> YOUR TASK
Starting at the line containing "How does (x=758, y=21)" and ending at the line containing "3. the utility pole at pixel 753 425", give those lines of the items again with "gap" swapped for "distance" and everything else unchanged.

> DATA RECORDS
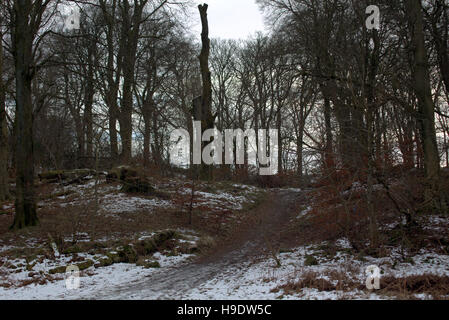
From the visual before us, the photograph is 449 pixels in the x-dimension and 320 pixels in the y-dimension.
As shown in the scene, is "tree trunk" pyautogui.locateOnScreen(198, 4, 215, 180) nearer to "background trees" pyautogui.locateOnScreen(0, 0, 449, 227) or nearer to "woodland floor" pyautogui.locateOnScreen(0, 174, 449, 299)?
"background trees" pyautogui.locateOnScreen(0, 0, 449, 227)

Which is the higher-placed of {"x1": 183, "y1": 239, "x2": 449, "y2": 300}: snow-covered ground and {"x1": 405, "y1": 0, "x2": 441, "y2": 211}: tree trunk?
{"x1": 405, "y1": 0, "x2": 441, "y2": 211}: tree trunk

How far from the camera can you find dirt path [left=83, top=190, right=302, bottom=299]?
21.0ft

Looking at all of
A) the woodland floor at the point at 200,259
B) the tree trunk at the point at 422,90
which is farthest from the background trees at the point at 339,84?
the woodland floor at the point at 200,259

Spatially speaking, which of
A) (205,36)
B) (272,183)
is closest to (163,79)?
(205,36)

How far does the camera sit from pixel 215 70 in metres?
36.4

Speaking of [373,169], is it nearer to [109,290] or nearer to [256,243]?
[256,243]

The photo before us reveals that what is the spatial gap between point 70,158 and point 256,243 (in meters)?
20.5

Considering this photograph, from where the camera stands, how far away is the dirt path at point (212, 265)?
→ 639 centimetres

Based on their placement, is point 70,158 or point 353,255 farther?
point 70,158

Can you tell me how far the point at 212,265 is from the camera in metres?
8.83

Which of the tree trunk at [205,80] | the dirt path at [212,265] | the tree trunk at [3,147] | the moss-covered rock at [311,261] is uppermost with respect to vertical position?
the tree trunk at [205,80]

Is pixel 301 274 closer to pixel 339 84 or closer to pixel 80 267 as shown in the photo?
pixel 80 267

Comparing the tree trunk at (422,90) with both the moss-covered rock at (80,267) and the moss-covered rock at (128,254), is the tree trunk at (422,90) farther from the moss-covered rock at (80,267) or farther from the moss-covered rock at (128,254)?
the moss-covered rock at (80,267)

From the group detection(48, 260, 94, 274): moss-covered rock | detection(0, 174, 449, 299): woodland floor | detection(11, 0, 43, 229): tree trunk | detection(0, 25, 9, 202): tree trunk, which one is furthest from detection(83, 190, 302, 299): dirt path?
detection(0, 25, 9, 202): tree trunk
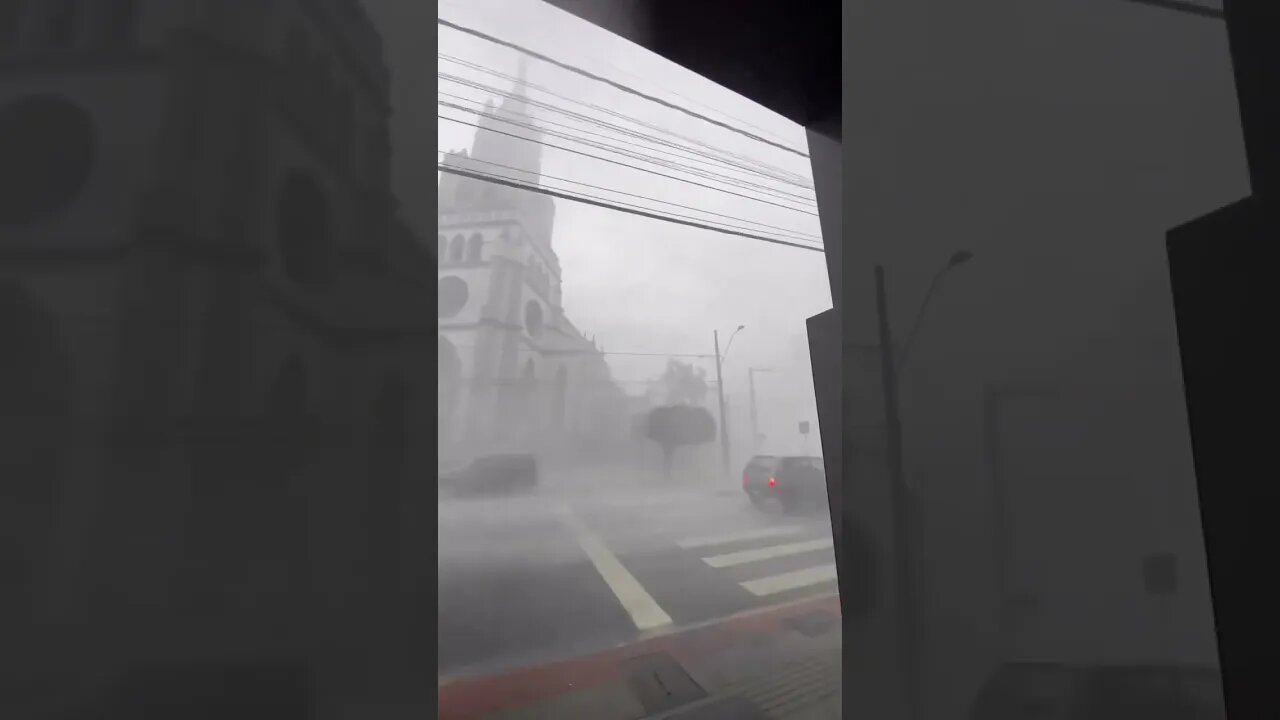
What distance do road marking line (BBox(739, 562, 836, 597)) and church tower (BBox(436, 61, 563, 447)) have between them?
5.85ft

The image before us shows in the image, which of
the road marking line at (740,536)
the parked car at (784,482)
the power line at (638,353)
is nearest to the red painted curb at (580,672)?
the road marking line at (740,536)

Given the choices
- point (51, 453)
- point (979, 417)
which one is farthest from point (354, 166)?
point (979, 417)

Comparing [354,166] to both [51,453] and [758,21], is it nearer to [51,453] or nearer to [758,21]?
[51,453]

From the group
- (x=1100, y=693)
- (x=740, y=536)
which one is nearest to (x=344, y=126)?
(x=1100, y=693)

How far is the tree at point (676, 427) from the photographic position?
148 inches

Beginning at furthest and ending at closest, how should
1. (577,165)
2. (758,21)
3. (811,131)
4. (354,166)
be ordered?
1. (577,165)
2. (811,131)
3. (758,21)
4. (354,166)

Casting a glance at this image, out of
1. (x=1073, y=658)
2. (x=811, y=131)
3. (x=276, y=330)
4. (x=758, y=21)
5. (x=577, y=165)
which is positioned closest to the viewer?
(x=1073, y=658)

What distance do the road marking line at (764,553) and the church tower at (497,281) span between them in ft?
5.04

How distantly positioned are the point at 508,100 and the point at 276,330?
2.57 m

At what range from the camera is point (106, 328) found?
1027 millimetres

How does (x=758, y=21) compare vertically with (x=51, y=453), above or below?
above

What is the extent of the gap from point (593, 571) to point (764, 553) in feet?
4.15

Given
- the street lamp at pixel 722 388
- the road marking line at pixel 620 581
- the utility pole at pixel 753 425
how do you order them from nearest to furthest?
1. the road marking line at pixel 620 581
2. the street lamp at pixel 722 388
3. the utility pole at pixel 753 425

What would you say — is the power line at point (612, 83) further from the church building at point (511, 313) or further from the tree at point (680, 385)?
the tree at point (680, 385)
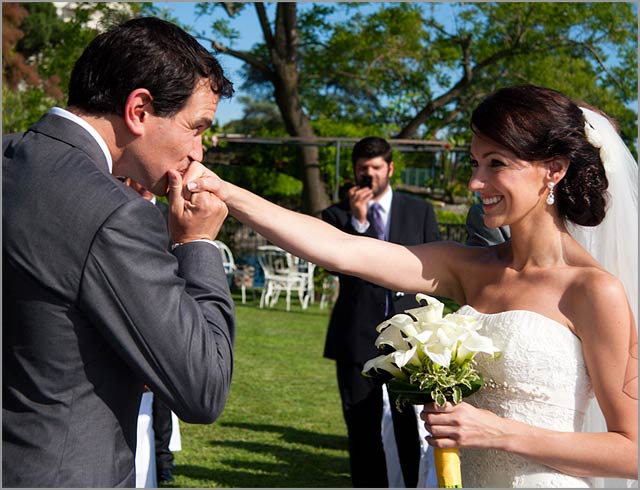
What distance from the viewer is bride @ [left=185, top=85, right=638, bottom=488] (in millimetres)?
2793

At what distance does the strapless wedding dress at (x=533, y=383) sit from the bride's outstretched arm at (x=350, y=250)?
1.14 ft

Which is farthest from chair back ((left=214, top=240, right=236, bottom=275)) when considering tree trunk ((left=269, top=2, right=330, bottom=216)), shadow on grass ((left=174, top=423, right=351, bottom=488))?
shadow on grass ((left=174, top=423, right=351, bottom=488))

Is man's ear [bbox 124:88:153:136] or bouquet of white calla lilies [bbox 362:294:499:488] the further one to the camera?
bouquet of white calla lilies [bbox 362:294:499:488]

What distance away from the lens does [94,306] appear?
1990 millimetres

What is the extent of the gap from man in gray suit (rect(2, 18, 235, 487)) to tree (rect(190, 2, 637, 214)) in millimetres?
17258

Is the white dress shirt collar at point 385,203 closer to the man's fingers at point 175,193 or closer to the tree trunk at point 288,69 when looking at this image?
the man's fingers at point 175,193

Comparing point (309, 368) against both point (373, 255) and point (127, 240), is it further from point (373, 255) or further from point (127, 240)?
point (127, 240)

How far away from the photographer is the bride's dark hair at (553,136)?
2957 millimetres

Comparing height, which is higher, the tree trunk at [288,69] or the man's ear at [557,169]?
the tree trunk at [288,69]

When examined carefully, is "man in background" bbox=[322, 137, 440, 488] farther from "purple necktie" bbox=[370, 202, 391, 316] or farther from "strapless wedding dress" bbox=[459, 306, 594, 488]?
"strapless wedding dress" bbox=[459, 306, 594, 488]

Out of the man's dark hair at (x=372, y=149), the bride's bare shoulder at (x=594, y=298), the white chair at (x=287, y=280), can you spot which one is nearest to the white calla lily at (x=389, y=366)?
the bride's bare shoulder at (x=594, y=298)

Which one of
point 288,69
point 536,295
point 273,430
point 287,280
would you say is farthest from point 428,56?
point 536,295

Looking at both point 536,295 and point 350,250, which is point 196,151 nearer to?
point 350,250

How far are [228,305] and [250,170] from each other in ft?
62.7
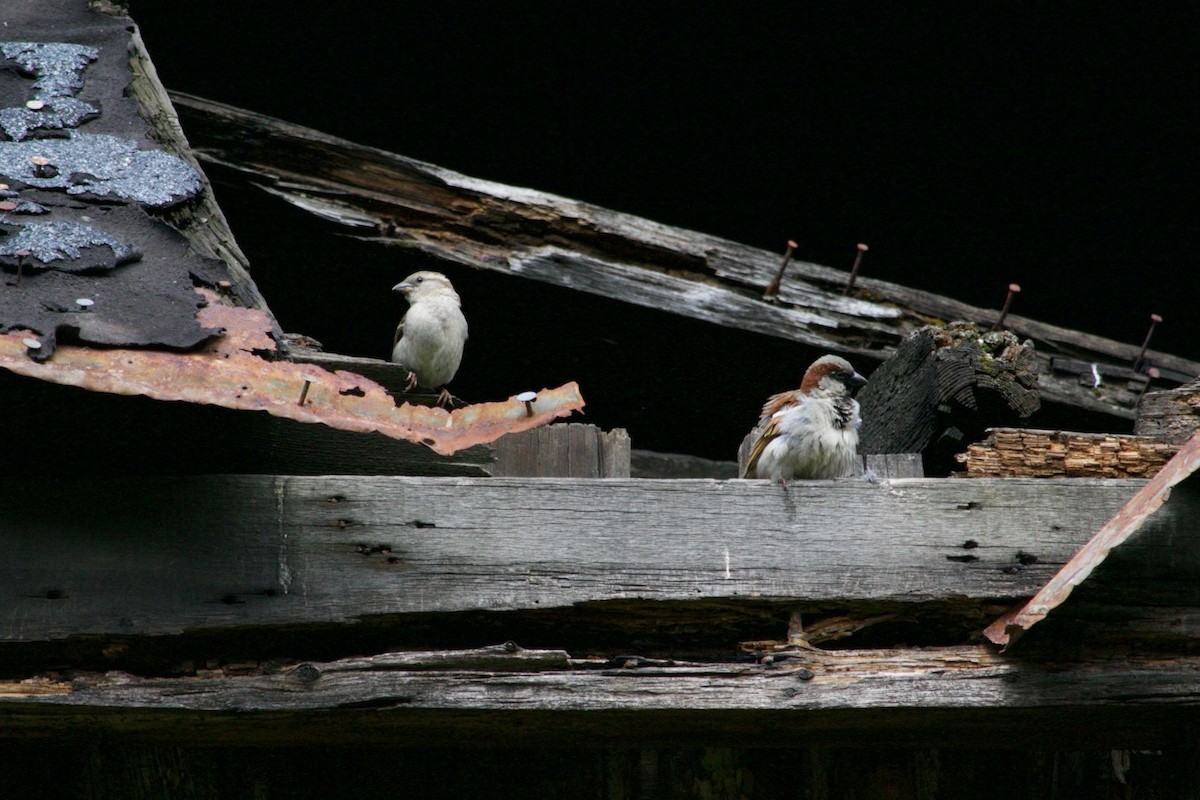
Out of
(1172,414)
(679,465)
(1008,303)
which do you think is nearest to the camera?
(1172,414)

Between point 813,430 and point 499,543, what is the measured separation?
1001 mm

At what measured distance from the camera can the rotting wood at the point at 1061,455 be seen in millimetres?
2301

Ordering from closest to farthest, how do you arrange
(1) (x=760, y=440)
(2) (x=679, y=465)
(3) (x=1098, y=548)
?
(3) (x=1098, y=548)
(1) (x=760, y=440)
(2) (x=679, y=465)

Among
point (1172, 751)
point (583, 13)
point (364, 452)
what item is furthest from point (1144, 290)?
point (364, 452)

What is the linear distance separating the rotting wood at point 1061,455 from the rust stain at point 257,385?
87cm

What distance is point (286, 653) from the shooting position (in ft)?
6.75

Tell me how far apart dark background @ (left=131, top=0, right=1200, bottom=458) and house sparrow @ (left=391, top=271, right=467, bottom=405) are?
1.47 ft

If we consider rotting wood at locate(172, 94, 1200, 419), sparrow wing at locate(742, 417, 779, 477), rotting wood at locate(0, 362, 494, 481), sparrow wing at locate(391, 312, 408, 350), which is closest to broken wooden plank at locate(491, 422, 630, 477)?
rotting wood at locate(0, 362, 494, 481)

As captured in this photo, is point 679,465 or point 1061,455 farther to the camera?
point 679,465

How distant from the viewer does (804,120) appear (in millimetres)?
5141

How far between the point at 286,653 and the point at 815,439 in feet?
4.35

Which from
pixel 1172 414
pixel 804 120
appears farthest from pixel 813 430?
pixel 804 120

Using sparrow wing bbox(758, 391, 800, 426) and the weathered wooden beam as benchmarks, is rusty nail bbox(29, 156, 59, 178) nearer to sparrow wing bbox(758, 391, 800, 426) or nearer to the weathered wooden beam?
the weathered wooden beam

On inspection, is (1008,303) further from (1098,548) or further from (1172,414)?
(1098,548)
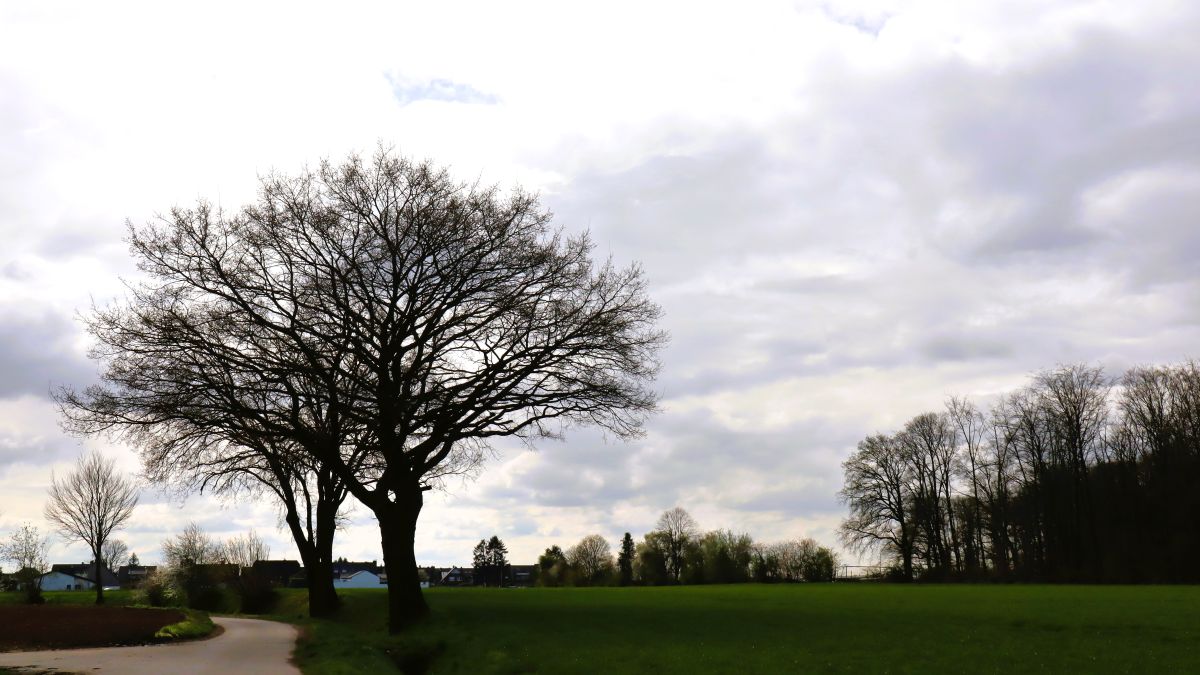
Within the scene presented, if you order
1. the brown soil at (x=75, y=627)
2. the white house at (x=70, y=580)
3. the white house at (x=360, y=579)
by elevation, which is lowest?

> FINAL RESULT
How does (x=758, y=21) compare vertically with (x=51, y=453), above or below?
above

What is the extent of the distance from point (593, 571) to point (764, 553) in feet?
4.15

Given
- the street lamp at pixel 722 388
- the road marking line at pixel 620 581
- the utility pole at pixel 753 425
how do you order them from nearest to furthest?
1. the road marking line at pixel 620 581
2. the street lamp at pixel 722 388
3. the utility pole at pixel 753 425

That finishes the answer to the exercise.